Kicking Bear took out his knife and slit open the animal’s belly. With an oval cut, not removing the knife from the animal, he loosened most of its organs and intestines from the furred skin, and then, wiping his knife on his leggings and putting it back in his belt, he took his hands and scooped out the organs and viscera.
The now-hollowed cup of the badger’s skin slowly filled with blood, the level rising in the cavity. Kicking Bear then took the heart and liver and kidneys of the animal and squeezed them between his hands, adding what blood and fluids they contained to the cup of fur.
The first clean streak of dawn made the cold prairie glisten like the blade of a steel knife.
The young men watched Kicking Bear, who was intent on the blood in the animal’s hollowed belly. He would not look on the blood directly, but only from the side. This medicine he made for others, not for himself.
The death smell of the badger was keen in the nostrils of the two, silent young men. They must wait to see if the badger would speak to them.
Kicking Bear had told them he knew how to do this thing, and he had prayed, and he had had no difficulty in snaring an animal. The signs were good. The badger had come promptly to the snare. Both Drum and Running Horse were grateful to the badger.
“He is ready,” said Kicking Bear.
Running Horse went to the badger and looked deeply into the shallow cup of blood.
He looked for a long time at his face, mirrored in the blood. His reflection stared up at him, and it seemed to Running Horse that it was gray and solemn.
Running Horse straightened and looked at Kicking Bear and Drum. “I have seen myself old,” he said.

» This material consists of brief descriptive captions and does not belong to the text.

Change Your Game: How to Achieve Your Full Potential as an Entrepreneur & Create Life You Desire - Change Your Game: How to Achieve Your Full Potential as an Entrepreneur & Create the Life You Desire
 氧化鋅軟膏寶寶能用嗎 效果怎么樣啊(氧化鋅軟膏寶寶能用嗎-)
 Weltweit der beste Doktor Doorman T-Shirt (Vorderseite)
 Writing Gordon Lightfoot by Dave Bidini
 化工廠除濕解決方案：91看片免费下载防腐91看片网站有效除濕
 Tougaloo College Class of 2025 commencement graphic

Kicking Bear grunted with satisfaction.
Drum looked into the bowl of blood, into that tiny mirror, seeking for his image, and suddenly he had found it and his face jerked at what he saw and his lip trembled for an instant, and then he looked again, for a long time, into the blood, as though there must be no mistake in the sign he read.
“What do you see?” demanded Kicking Bear.
But Drum did not respond to him. It seemed he could not tear his eyes from the small image in the red mirror, that small image, red and terrible staring up at him from the secret of the badger’s blood.
“What do you see?” repeated Kicking Bear.
Drum, at last, lifted his head, and looked at both of the men, at Kicking Bear, prophet of the Ghost Dance, and at Running Horse, like himself a brave of the Hunkpapa.
“I will die as the son of Kills-His-Horse,” said Drum.
Once more Kicking Bear grunted, but this time his response was not of satisfaction, nor of fear, nor of commiseration, rather a noise that betokened only the acknowledgement of Drum’s words, and that he had not been surprised.